Soon after that, Paul Montague came down to Carbury, and the same thing was said to him, though in a much less solemn manner. Paul was received quite in the old way. Having declared that he would throw all anger behind him, and that Paul should be again Paul, he rigidly kept his promise, whatever might be the cost to his own feelings. As to his love for Hetta, and his old hopes, and the disappointment which had so nearly unmanned him, he said not another word to his fortunate rival. Montague knew it all, but there was now no necessity that any allusion should be made to past misfortunes. Roger indeed made a solemn resolution that to Paul he would never again speak of Hetta as the girl whom he himself had loved, though he looked forward to a time, probably many years hence, when he might perhaps remind her of his fidelity. But he spoke much of the land and of the tenants and the labourers, of his own farm, of the amount of the income, and of the necessity of so living that the income might always be more than sufficient for the wants of the household.

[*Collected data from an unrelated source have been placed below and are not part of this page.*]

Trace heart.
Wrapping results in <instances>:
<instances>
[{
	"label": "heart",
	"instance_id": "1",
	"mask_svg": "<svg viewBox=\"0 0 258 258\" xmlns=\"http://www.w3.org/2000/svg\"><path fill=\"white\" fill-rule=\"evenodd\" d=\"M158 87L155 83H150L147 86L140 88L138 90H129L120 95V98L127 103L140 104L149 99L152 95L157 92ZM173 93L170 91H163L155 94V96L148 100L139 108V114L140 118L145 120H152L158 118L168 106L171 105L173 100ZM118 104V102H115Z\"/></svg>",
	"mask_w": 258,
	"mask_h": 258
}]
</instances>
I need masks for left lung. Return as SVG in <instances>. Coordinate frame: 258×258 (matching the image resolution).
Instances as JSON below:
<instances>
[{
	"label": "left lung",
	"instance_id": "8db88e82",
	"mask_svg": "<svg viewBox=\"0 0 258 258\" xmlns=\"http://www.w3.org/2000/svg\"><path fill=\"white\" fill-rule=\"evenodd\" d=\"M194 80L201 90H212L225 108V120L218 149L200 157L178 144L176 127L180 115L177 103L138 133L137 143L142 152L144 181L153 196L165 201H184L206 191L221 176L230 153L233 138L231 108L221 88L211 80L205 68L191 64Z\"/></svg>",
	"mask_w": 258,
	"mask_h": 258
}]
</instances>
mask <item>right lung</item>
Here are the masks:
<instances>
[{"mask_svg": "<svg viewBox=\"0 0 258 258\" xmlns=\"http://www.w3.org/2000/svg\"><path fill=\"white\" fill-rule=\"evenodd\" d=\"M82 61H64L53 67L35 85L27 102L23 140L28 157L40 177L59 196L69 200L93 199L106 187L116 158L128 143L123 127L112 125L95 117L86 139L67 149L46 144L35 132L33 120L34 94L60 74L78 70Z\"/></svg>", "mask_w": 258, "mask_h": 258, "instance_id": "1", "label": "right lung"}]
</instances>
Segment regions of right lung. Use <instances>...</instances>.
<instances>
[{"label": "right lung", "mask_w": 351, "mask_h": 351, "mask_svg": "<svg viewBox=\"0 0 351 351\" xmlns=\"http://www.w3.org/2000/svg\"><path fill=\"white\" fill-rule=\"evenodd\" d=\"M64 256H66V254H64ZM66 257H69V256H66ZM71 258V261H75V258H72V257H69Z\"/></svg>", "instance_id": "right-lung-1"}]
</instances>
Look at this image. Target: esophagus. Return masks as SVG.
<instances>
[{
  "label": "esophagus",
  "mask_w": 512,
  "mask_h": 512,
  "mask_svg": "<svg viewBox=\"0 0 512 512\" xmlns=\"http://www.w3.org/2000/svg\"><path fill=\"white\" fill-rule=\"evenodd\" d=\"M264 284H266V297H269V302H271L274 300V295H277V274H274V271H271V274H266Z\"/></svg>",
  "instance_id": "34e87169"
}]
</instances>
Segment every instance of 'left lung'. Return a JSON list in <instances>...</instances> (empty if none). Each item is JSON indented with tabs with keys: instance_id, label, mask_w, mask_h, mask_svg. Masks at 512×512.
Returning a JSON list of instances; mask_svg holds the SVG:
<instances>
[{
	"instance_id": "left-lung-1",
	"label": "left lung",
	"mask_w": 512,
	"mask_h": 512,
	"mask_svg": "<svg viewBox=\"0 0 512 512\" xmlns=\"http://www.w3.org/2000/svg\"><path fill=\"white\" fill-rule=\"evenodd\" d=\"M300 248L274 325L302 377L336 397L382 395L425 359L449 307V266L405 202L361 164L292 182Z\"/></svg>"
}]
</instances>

When the spring came round, Hetta and Paul were married by the Bishop at the parish church of Carbury, and Roger Carbury gave away the bride. All those who saw the ceremony declared that the squire had not seemed to be so happy for many a long year. John Crumb, who was there with his wife⁠—himself now one of Roger’s tenants, having occupied the land which had become vacant by the death of old Daniel Ruggles⁠—declared that the wedding was almost as good fun as his own. “John, what a fool you are!” Ruby said to her spouse, when this opinion was expressed with rather a loud voice. “Yes, I be,” said John⁠—“but not such a fool as to a’ missed a having o’ you.” “No, John; it was I was the fool then,” said Ruby. “We’ll see about that when the bairn’s born,” said John⁠—equally aloud. Then Ruby held her tongue. Mrs. Broune, and Mr. Broune, were also at Carbury⁠—thus doing great honour to Mr. and Mrs. Paul Montague, and showing by their presence that all family feuds were at an end. Sir Felix was not there. Happily up to this time Mr. Septimus Blake had continued to keep that gentleman as one of his Protestant population in the German town⁠—no doubt not without considerable trouble to himself.